▸ Set problem
Reproduce the entries below word for word, starting at the line with "Does the corrugated" and ending at the line with "jacket hood, bbox=134/142/153/155 →", both included.

↓

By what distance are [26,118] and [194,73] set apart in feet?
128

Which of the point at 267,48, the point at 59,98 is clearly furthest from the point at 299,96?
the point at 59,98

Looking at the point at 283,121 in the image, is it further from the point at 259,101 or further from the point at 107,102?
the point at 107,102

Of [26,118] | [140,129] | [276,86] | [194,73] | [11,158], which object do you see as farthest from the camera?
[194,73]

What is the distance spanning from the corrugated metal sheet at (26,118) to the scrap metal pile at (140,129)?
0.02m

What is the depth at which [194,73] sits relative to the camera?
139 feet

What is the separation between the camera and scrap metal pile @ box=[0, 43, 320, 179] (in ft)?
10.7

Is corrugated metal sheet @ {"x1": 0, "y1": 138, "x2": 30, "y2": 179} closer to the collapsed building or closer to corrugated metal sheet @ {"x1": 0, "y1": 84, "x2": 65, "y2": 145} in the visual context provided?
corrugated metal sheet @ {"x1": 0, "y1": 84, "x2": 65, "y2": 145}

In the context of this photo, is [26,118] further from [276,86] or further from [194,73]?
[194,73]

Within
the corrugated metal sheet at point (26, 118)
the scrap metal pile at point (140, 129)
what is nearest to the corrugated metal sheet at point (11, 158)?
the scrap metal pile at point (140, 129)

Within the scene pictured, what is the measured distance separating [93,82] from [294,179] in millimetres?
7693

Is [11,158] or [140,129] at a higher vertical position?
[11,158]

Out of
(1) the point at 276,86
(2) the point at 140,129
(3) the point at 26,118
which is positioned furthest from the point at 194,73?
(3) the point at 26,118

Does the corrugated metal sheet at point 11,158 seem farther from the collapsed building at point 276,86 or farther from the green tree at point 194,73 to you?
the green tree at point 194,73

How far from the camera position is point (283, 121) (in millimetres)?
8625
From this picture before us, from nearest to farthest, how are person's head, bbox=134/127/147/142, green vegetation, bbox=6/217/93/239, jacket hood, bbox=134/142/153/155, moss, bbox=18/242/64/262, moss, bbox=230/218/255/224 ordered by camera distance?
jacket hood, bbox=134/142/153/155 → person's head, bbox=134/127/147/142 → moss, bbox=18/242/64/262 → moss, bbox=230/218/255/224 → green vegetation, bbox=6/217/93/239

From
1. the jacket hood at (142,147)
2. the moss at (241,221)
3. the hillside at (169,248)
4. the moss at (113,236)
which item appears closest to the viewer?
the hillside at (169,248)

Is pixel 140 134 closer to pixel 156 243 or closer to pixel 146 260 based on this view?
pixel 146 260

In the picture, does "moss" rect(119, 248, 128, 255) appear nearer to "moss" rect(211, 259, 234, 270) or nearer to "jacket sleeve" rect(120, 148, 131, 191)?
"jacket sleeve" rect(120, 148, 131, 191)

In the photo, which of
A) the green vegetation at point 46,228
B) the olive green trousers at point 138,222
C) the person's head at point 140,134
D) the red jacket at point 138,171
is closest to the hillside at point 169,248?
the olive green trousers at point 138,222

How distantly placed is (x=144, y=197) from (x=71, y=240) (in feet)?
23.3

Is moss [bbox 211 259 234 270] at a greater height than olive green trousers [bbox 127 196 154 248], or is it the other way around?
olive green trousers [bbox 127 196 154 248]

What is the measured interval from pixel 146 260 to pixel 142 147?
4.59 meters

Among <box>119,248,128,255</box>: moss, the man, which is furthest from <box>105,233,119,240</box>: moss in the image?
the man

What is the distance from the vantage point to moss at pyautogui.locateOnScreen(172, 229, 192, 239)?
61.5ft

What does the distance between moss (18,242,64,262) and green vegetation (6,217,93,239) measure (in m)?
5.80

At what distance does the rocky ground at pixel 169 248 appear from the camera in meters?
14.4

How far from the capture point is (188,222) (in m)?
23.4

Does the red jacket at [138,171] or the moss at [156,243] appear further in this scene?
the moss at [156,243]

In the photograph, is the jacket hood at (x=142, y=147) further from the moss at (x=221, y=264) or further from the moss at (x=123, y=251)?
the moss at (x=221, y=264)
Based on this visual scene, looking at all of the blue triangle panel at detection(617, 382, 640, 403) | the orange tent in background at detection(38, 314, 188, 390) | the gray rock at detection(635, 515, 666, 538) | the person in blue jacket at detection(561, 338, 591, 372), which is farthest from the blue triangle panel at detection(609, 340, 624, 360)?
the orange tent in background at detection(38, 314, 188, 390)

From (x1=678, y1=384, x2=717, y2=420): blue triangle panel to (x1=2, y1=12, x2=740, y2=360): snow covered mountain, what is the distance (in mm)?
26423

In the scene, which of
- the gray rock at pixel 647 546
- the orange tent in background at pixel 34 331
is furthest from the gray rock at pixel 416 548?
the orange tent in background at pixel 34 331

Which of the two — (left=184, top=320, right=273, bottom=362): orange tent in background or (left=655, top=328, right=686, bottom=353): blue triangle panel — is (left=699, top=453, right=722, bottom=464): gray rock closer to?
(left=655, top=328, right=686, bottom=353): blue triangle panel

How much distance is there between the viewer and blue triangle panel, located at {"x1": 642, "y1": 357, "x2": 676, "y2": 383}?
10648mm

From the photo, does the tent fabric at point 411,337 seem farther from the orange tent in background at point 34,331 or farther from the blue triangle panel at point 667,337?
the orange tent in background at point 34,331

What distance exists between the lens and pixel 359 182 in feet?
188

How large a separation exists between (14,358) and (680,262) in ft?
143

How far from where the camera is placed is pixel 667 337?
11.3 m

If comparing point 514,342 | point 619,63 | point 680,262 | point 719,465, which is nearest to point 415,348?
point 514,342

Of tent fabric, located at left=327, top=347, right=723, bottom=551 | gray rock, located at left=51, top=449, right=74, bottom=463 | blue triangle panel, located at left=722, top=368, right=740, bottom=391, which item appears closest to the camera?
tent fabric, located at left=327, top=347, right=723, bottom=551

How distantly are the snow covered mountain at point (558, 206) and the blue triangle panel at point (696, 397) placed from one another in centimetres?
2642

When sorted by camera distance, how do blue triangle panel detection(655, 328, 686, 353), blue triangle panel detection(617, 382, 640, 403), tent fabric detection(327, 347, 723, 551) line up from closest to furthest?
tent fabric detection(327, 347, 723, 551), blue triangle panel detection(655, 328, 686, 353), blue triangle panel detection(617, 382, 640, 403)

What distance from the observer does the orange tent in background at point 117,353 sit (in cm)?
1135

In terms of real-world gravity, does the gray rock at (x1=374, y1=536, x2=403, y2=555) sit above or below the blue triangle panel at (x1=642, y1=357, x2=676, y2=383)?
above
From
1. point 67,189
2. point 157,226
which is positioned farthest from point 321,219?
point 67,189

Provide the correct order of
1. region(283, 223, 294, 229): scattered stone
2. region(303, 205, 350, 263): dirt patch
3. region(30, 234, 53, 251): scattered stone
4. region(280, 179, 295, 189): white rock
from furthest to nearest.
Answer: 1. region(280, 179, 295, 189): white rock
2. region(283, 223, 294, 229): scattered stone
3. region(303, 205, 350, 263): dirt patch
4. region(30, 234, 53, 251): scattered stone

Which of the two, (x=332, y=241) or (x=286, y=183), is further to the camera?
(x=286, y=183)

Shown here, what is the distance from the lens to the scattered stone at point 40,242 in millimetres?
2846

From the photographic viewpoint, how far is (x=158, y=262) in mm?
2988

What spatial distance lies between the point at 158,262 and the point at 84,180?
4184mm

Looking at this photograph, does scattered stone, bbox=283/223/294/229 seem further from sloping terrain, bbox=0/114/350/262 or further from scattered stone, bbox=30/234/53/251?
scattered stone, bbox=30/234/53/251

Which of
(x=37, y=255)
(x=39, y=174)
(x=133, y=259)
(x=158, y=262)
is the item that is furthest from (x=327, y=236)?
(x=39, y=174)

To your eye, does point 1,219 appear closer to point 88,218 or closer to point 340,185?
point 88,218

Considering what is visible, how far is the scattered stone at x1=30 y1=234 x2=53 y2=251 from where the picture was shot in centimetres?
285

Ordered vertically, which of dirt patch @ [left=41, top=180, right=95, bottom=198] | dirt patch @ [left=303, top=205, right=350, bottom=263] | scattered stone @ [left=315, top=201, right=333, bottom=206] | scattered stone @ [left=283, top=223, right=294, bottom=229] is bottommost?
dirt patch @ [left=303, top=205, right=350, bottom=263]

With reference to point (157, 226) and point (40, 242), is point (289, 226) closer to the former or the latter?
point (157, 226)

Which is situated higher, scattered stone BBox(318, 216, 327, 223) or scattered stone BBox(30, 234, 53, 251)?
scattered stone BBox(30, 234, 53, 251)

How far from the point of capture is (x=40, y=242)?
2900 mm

↑

▸ Output for this task
Does the corrugated metal sheet at point 11,158 seem farther from the collapsed building at point 276,86 or farther from the green tree at point 194,73 to you?
the green tree at point 194,73

How far from the camera position is point (283, 121) (in millimetres)?
8625
From this picture before us, from nearest to farthest, how are person's head, bbox=134/127/147/142, green vegetation, bbox=6/217/93/239, jacket hood, bbox=134/142/153/155, moss, bbox=18/242/64/262, moss, bbox=230/218/255/224 ordered by camera distance?
jacket hood, bbox=134/142/153/155 → person's head, bbox=134/127/147/142 → moss, bbox=18/242/64/262 → moss, bbox=230/218/255/224 → green vegetation, bbox=6/217/93/239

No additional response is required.